● What you have to do: Can you render every line of the records below as a JSON list of strings, with one string per line and blank lines left out?

● Entries on spatial positioning:
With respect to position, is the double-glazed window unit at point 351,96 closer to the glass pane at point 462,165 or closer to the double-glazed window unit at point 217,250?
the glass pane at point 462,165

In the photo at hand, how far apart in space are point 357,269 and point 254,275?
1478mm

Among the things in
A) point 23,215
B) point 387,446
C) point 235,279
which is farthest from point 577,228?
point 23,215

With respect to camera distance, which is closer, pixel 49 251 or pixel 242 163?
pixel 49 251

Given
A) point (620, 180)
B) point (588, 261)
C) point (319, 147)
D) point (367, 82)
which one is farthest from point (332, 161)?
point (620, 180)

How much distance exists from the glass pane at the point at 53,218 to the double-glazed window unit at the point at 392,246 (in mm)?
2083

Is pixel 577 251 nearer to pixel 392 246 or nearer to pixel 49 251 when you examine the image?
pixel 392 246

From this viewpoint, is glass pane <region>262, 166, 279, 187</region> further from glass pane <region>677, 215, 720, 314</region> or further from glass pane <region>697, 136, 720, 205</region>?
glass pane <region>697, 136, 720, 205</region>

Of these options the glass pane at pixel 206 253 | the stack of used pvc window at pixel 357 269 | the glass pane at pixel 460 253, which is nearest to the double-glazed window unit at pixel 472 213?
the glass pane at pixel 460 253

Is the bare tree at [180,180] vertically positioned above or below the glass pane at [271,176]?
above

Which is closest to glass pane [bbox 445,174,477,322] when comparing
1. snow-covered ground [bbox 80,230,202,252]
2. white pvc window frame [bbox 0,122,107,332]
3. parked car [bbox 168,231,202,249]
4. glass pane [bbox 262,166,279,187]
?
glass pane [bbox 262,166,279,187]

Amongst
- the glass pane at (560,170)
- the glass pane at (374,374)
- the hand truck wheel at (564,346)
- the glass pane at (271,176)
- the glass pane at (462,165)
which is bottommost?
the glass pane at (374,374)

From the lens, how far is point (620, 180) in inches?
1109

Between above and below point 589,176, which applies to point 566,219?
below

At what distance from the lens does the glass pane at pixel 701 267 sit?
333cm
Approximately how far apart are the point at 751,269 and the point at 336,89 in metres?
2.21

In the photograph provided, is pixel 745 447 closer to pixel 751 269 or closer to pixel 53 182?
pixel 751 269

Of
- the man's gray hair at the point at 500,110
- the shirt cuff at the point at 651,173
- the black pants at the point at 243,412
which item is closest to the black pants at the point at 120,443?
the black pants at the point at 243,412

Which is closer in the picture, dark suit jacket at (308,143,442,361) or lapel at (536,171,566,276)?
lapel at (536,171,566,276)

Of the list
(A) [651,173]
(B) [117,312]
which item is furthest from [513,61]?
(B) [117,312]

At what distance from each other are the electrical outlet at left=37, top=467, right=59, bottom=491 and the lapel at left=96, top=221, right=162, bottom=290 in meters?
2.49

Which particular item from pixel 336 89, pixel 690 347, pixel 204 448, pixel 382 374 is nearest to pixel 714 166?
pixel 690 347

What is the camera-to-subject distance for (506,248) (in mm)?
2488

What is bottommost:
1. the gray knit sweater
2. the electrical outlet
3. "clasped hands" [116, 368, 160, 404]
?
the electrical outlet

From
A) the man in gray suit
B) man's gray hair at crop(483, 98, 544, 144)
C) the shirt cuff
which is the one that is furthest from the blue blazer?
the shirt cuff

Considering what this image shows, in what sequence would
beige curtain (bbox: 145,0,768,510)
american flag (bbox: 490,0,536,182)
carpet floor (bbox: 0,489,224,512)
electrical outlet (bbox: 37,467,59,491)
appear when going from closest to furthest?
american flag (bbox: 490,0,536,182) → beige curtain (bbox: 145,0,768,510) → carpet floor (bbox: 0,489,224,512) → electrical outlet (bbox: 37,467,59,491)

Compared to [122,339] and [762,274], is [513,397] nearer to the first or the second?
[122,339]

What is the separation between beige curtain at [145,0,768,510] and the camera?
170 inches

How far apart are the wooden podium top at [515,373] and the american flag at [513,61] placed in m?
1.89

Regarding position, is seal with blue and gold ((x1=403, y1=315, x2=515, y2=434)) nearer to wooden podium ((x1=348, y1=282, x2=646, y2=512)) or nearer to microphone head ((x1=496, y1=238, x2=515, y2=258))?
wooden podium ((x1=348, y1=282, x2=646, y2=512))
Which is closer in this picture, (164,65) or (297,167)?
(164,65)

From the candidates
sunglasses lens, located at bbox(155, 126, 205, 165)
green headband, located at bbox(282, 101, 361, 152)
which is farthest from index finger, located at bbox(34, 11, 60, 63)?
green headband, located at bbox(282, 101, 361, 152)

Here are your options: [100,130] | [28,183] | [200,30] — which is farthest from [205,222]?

● Solution below:
[
  "With respect to position, is the double-glazed window unit at point 351,96 closer to the glass pane at point 462,165 or closer to the double-glazed window unit at point 217,250?",
  "the glass pane at point 462,165",
  "In the photo at hand, how far apart in space are point 357,269 and point 254,275?",
  "1478mm",
  "Among the things in",
  "A) point 23,215",
  "B) point 387,446",
  "C) point 235,279",
  "which is farthest from point 577,228?",
  "point 23,215",
  "With respect to camera distance, which is closer, pixel 49 251 or pixel 242 163?",
  "pixel 49 251",
  "Given",
  "A) point (620, 180)",
  "B) point (588, 261)",
  "C) point (319, 147)",
  "D) point (367, 82)",
  "which one is farthest from point (332, 161)?",
  "point (620, 180)",
  "How much distance exists from the glass pane at the point at 53,218 to the double-glazed window unit at the point at 392,246 (in mm)?",
  "2083",
  "Is pixel 577 251 nearer to pixel 392 246 or nearer to pixel 49 251 when you examine the image?",
  "pixel 392 246",
  "From this viewpoint, is glass pane <region>262, 166, 279, 187</region> further from glass pane <region>677, 215, 720, 314</region> or further from glass pane <region>697, 136, 720, 205</region>?",
  "glass pane <region>697, 136, 720, 205</region>",
  "Of these options the glass pane at pixel 206 253 | the stack of used pvc window at pixel 357 269 | the glass pane at pixel 460 253, which is nearest to the double-glazed window unit at pixel 472 213?",
  "the glass pane at pixel 460 253",
  "Is the bare tree at [180,180] vertically positioned above or below the glass pane at [271,176]?",
  "above",
  "Which is closest to glass pane [bbox 445,174,477,322] when comparing",
  "1. snow-covered ground [bbox 80,230,202,252]",
  "2. white pvc window frame [bbox 0,122,107,332]",
  "3. parked car [bbox 168,231,202,249]",
  "4. glass pane [bbox 262,166,279,187]",
  "?",
  "glass pane [bbox 262,166,279,187]",
  "Amongst",
  "- the glass pane at (560,170)",
  "- the glass pane at (374,374)",
  "- the hand truck wheel at (564,346)",
  "- the glass pane at (271,176)",
  "- the glass pane at (462,165)",
  "which is bottommost?",
  "the glass pane at (374,374)",
  "From the lens, how far is point (620, 180) in inches?",
  "1109",
  "Between above and below point 589,176, which applies to point 566,219?",
  "below",
  "At what distance from the lens does the glass pane at pixel 701 267 sit?",
  "333cm",
  "Approximately how far apart are the point at 751,269 and the point at 336,89 in metres?",
  "2.21",
  "In the photograph provided, is pixel 745 447 closer to pixel 751 269 or closer to pixel 53 182?",
  "pixel 751 269",
  "Of",
  "- the man's gray hair at the point at 500,110",
  "- the shirt cuff at the point at 651,173",
  "- the black pants at the point at 243,412",
  "which item is closest to the black pants at the point at 120,443?",
  "the black pants at the point at 243,412",
  "Which is closer in the picture, dark suit jacket at (308,143,442,361) or lapel at (536,171,566,276)?",
  "lapel at (536,171,566,276)",
  "Of the list",
  "(A) [651,173]",
  "(B) [117,312]",
  "which item is furthest from [513,61]?",
  "(B) [117,312]",
  "At what distance from each other are the electrical outlet at left=37, top=467, right=59, bottom=491 and the lapel at left=96, top=221, right=162, bottom=290 in meters?",
  "2.49",
  "Which particular item from pixel 336 89, pixel 690 347, pixel 204 448, pixel 382 374 is nearest to pixel 714 166?",
  "pixel 690 347",
  "What is the camera-to-subject distance for (506,248) (in mm)?",
  "2488",
  "What is bottommost:",
  "1. the gray knit sweater",
  "2. the electrical outlet",
  "3. \"clasped hands\" [116, 368, 160, 404]",
  "?",
  "the electrical outlet",
  "From",
  "A) the man in gray suit",
  "B) man's gray hair at crop(483, 98, 544, 144)",
  "C) the shirt cuff",
  "which is the one that is furthest from the blue blazer?",
  "the shirt cuff",
  "Considering what this image shows, in what sequence would",
  "beige curtain (bbox: 145,0,768,510)",
  "american flag (bbox: 490,0,536,182)",
  "carpet floor (bbox: 0,489,224,512)",
  "electrical outlet (bbox: 37,467,59,491)",
  "appear when going from closest to furthest?",
  "american flag (bbox: 490,0,536,182) → beige curtain (bbox: 145,0,768,510) → carpet floor (bbox: 0,489,224,512) → electrical outlet (bbox: 37,467,59,491)",
  "Compared to [122,339] and [762,274], is [513,397] nearer to the first or the second?",
  "[122,339]",
  "What is the separation between beige curtain at [145,0,768,510] and the camera?",
  "170 inches",
  "How far apart are the wooden podium top at [515,373] and the american flag at [513,61] placed in m?",
  "1.89",
  "Regarding position, is seal with blue and gold ((x1=403, y1=315, x2=515, y2=434)) nearer to wooden podium ((x1=348, y1=282, x2=646, y2=512)) or nearer to microphone head ((x1=496, y1=238, x2=515, y2=258))?",
  "wooden podium ((x1=348, y1=282, x2=646, y2=512))",
  "Which is closer in this picture, (164,65) or (297,167)?",
  "(164,65)",
  "From the candidates",
  "sunglasses lens, located at bbox(155, 126, 205, 165)",
  "green headband, located at bbox(282, 101, 361, 152)",
  "which is farthest from index finger, located at bbox(34, 11, 60, 63)?",
  "green headband, located at bbox(282, 101, 361, 152)",
  "Here are your options: [100,130] | [28,183] | [200,30] — which is farthest from [205,222]?"
]